[arin-ppml] fair warning: less than 1000days lefttoIPv4 exhaustion

Ted Mittelstaedt tedm at ipinc.net
Mon May 5 15:11:08 EDT 2008



> -----Original Message-----
> From: arin-ppml-bounces at arin.net 
> [mailto:arin-ppml-bounces at arin.net] On Behalf Of 
> Dan.Thorson at seagate.com
> Sent: Monday, May 05, 2008 11:37 AM
> To: ppml at arin.net
> Subject: Re: [arin-ppml] fair warning: less than 1000days 
> lefttoIPv4 exhaustion
> 
> 
> I apologize in advance, and perhaps I'm missing the entire 
> point... but I think it's all a bit absurd that many of the 
> participants of this email list think that we should all be 
> migrating to IPv6 today, and that if we're not already 
> in-process then woe-be-to-me.  For an enterprise customer's 
> perspective things look a bit different.  Here's a response I 
> received from one of the most well known telecommunication 
> providers in the USA (when asked about providing IPv6 BGP 
> peering across our Internet circuit)
> 
> "Commercial products are expected to become available 
> starting in 2009. For MIS in particular, Current plans are 
> for IPv6 to be made available on a limited basis on MIS in 
> 1Q09 with general availability scheduled for 4Q09."
> 

Remember the US government has a deadline of this year for IPv6
from it's vendors.  That is why your seeing this.

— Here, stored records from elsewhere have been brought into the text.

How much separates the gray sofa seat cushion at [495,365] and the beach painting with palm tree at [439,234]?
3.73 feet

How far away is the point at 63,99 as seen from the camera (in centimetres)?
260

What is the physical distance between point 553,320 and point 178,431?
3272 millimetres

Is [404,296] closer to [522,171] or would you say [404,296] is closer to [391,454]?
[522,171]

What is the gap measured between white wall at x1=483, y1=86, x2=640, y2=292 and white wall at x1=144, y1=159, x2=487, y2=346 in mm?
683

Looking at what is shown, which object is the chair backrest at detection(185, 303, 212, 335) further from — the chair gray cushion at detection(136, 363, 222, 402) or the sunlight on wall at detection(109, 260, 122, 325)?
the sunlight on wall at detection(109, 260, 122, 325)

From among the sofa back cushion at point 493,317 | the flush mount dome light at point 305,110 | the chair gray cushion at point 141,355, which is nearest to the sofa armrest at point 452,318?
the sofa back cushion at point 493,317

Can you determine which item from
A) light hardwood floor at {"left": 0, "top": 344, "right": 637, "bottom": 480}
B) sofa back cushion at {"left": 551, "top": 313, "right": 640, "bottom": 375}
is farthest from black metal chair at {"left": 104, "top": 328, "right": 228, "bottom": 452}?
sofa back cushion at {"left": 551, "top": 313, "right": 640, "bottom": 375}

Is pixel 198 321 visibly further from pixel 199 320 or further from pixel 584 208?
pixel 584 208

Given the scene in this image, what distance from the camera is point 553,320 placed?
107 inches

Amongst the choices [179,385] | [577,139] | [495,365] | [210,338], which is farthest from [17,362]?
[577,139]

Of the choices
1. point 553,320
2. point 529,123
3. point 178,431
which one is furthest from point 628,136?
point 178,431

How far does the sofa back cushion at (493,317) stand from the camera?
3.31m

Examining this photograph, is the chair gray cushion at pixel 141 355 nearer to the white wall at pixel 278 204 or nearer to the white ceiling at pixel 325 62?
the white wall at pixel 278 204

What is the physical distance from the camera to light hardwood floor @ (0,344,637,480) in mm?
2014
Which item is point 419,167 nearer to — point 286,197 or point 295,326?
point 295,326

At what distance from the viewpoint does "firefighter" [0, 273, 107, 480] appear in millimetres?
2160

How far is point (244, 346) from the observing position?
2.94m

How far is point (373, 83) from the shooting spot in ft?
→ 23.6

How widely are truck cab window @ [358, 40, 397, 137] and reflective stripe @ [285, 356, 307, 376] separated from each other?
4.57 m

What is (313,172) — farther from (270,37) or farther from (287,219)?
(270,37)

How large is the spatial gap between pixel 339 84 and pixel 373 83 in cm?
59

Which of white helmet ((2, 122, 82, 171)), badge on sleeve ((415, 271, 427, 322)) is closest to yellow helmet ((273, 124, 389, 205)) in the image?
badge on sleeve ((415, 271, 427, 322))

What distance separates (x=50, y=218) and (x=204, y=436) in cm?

> So: a huge ISP/telecom provider in the US is saying they'll 
> provide IPv6 to me in about 18 months.  A query to one of my 
> other upstreams provided this:
> 
> "We are currently evaluating our IPv6 solution in our lab, 
> but it is not something that we offer today. We will be 
> making a decision of general availability at the beginning of 
> Q3 2008."
> 
> So this smaller ISP (with reach in to a reasonable fraction 
> of the US) will THINK about availability in a few months.  
> That's not any kind of guarantee that they actually WILL provide it.
> 

They probably won't.  A smaller ISP likely has no government
contracts.  Thus they will likely have no existing customers that
will demand IPv6.

> So I please beg everybody's pardon when I say, speaking ONLY 
> for me (and not my company), that I do not have any sense of 
> urgency re: an IPv6 conversion/rollout, since clearly my 
> upstreams don't have any.
> 

But you see, you don't have any choice.  Since your upstreams
don't provide it YOU CAN'T provide it EVEN IF you had a sense of
urgency.  (unless you wanted to get involved with a tunnel
provider, yuck)

So why would you, being I'm assuming a somewhat logical person,
start jumping up and down and having a heart attack over something
that you cannot change?

> I suspect the biggest problem will be for the company which 
> opens their doors in 3 years, and tries to get IP space, and 
> finds that they can only get IPv6... and then discovers that 
> only a fraction of the people on the Internet can reach their 
> www site.  THEN it's gonna hit the fan.
>

I think this is VERY UNLIKELY.

Any company that opens it's doors in 3 years is either going to be
small, in which case they get IP numbering from their ISP and
NOT from the RIRs - OR they are going to be a massively largely
funded venture capitalized firm that has clueful people involved
in the business plan who are going to know about this stuff and
know about the workarounds long before getting any rude awakenings.

The small fry if they need IPv4 they will just go shopping for a
different ISP if the one that they have can't provide it.

The large fry are going to do what the large fry always do - which
is spend money on a workaround (getting IPv4 from an ISP that has it)
or forcing the rest of the world to do things the way they want them
done. (ie: use IPv6)

I think the biggest problem will be the medium-sized ISPs who are
not big enough to have the money to force the rest of the world
to do things their way, yet are large enough that they have growing
and pressing needs for IPv4.  Those folks will have to get involved
in proxying IPv6<->IPv4 and such, and God help them if they can't get
their customers to go along with them.

But, it's not like ARIN didn't forcibly subscribe all those medium-sized
fry to this mailing list - and I recall a flood of unsubscribe requests
after that.  Well, if those people refuse to be educated and prefer to
stick their head in the sand on this, then piss on them.